A big theme in your music is standing for something as a man and an artist. How do you manage to cultivate an audience while taking the road less traveled?
I think there’s a lot of people that share the same mindset of going against the grain, doing things for yourself, understanding the bigger picture and finding happiness within their own perspective and not some broad sense. That’s really what I embody as an artist and what my music represents, so I guess people who share that same sentiment gravitate towards that message and that sound.
With each album you’ve displayed growth from being more than just an emcee and a producer, you’re developing into a musician. What was it that made you want to go in new directions with your art?
I couldn’t say there was anything that consciously made me go a certain direction. Music is very organic for lack of a better word, you just evolve over time and if you started at one point hopefully you’re not at that point in years to come, you just naturally advance.
Coming from DC, it’s a live music based city where we prefer live instrumentation over DJs and coming from a generation of samplers and listening to original records that are live instrument based, you start to have an appreciation for it outside of just sampling it. You want to be a part of it, creating your own perspectives and melodies. For the sound of music that I do, it was just a natural progression. There wasn’t anything conscious to it.

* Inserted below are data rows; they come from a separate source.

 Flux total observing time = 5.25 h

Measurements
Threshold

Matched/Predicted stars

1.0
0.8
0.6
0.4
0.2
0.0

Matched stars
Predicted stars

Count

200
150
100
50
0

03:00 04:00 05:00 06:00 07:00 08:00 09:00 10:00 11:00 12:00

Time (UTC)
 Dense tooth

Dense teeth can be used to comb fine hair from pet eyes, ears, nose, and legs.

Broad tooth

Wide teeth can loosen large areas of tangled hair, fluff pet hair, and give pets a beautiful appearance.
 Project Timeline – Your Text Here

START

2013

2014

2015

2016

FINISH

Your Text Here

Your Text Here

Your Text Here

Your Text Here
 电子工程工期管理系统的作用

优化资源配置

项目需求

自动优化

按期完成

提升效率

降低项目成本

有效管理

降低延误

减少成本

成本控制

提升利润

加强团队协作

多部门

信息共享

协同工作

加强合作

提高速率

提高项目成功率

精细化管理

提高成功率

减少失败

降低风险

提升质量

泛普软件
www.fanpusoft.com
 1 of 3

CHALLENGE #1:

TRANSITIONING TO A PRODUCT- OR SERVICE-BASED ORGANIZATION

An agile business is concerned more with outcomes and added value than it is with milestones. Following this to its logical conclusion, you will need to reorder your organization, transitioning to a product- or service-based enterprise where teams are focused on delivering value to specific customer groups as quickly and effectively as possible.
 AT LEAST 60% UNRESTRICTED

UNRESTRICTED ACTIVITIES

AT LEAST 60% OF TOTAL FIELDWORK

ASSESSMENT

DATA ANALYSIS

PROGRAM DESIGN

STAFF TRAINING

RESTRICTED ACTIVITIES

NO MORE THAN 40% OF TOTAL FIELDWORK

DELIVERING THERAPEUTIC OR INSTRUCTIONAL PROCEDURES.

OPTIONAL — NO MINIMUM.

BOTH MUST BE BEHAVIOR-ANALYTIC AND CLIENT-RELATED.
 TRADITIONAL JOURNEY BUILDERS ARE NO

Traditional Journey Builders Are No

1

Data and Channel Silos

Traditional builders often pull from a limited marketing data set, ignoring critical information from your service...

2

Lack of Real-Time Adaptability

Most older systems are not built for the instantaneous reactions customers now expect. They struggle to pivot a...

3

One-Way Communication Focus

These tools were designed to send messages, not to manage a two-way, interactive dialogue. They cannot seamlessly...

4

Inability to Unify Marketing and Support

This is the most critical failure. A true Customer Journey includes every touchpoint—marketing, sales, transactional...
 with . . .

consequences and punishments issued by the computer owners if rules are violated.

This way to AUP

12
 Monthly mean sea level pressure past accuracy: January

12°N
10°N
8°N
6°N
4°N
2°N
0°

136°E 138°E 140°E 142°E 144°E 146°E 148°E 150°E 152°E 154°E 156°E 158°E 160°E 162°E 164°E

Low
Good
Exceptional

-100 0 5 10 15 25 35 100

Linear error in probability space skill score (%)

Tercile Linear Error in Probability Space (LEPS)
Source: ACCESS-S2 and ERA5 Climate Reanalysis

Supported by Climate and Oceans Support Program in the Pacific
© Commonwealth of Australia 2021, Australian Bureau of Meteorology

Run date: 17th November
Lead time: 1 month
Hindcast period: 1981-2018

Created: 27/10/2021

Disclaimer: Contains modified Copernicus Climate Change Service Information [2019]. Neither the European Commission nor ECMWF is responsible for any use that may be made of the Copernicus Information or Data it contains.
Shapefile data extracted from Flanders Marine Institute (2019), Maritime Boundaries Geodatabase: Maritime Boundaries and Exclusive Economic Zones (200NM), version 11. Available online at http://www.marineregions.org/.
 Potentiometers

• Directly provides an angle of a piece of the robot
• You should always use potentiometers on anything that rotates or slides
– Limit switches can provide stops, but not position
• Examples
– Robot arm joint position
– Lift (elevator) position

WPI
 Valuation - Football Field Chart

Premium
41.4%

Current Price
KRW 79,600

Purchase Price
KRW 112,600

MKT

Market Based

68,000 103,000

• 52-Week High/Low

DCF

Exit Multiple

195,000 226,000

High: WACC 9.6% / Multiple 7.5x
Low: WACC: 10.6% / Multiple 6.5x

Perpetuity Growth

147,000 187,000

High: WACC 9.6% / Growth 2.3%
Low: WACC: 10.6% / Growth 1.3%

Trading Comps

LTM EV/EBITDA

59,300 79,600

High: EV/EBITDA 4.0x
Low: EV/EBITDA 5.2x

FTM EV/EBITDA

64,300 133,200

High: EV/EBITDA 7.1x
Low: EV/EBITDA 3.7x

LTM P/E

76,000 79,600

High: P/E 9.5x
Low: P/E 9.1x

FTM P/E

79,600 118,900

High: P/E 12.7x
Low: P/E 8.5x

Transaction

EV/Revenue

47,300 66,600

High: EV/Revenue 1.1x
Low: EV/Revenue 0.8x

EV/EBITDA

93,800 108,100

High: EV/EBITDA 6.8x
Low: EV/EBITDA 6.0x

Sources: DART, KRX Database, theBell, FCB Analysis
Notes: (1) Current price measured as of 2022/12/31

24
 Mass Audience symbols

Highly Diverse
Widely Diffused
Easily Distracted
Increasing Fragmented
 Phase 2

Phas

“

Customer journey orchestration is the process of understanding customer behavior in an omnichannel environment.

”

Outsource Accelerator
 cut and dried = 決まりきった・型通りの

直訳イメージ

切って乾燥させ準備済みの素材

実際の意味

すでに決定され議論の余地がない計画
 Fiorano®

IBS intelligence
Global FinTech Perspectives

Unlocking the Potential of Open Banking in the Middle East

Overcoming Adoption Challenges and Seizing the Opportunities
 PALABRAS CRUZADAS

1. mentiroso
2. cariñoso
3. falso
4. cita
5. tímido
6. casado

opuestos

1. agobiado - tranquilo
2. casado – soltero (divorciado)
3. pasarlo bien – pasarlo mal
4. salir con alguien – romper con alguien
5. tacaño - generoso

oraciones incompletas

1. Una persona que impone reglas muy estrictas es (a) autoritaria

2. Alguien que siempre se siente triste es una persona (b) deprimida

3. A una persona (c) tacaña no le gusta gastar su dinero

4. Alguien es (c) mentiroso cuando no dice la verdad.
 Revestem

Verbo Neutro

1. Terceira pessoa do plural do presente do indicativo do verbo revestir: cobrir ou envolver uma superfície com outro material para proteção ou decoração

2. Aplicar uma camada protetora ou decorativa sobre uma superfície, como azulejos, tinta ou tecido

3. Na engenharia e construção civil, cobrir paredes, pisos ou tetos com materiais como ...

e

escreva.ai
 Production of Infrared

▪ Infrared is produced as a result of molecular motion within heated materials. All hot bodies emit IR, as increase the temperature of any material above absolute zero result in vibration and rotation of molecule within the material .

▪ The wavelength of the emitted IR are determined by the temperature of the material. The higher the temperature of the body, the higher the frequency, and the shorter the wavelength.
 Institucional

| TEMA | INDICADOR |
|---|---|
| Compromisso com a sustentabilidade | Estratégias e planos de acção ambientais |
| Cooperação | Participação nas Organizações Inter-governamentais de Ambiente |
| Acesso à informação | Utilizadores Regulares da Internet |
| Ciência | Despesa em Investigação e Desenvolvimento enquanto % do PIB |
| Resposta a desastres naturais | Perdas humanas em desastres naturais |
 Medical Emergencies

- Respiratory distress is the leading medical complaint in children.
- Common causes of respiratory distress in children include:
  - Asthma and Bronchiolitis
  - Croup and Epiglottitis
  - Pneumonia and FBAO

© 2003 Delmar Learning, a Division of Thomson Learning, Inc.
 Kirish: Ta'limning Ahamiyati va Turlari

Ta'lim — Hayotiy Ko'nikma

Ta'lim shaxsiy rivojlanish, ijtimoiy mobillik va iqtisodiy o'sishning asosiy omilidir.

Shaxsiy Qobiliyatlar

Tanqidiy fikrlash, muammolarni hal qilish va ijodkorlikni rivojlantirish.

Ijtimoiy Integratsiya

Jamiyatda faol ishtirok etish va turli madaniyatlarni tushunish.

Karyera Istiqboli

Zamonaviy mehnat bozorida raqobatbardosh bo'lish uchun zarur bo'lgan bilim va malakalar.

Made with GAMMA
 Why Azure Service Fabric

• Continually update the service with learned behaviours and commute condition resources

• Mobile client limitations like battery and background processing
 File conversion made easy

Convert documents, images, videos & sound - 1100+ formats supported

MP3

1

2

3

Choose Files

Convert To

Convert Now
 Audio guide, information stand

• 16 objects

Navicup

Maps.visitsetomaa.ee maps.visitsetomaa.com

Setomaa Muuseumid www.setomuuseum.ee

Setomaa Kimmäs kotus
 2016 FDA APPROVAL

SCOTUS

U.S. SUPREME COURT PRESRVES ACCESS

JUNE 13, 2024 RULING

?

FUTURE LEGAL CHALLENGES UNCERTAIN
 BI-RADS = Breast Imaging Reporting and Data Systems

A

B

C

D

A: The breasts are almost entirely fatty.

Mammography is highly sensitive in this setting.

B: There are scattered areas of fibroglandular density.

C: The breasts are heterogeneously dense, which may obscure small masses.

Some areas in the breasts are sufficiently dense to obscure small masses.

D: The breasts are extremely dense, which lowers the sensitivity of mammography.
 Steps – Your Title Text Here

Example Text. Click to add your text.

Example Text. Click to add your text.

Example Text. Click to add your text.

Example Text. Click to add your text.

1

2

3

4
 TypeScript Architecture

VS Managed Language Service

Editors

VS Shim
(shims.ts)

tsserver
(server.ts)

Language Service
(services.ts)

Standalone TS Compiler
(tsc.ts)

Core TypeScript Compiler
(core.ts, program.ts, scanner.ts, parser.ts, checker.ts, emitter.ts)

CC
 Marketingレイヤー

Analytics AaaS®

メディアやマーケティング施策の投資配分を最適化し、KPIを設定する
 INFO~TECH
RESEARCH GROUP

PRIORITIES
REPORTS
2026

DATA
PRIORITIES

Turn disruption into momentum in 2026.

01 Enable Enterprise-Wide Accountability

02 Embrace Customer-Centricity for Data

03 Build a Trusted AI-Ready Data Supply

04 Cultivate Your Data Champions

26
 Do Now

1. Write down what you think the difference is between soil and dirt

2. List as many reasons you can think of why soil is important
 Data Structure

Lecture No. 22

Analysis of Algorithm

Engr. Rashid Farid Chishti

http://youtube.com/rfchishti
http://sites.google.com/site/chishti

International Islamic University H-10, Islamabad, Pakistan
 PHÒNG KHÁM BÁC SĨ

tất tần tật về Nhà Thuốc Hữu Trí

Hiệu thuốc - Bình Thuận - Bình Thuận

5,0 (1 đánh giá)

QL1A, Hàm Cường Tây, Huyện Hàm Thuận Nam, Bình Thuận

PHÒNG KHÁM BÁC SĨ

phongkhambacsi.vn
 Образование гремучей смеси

A lot of your projects are fully executed visions. If you could do a whole album with anyone who would it be?
Kevin Drew and the other producers of Feist and Broken Social Scene, I would love for them to produce an album for me. They’re truly dynamic, I love their soundscapes and dynamics.
I know The Good Fight just dropped but where do you see yourself headed from here musically?
Everyday I’m being inspired by something else. I’m currently driving from Albuquerque, New Mexico to Denver, Colorado and I’ve never made that drive before. I have no idea what the inspiration from what I look at through the window will bring when I get back to the studio or pull my laptop out to start making beats. I don’t know what’s next, but I’m completely open to evolution and change.
Finally what would you say is the mark you want to leave on the world with your music?
Music that’s just timeless. I just want to leave music that the generations to come can use as a reference to a moment in time and history, reflecting current affairs, society, and life lessons. Anyone who can see themselves within my music, I hope it remains a constant reflection for them.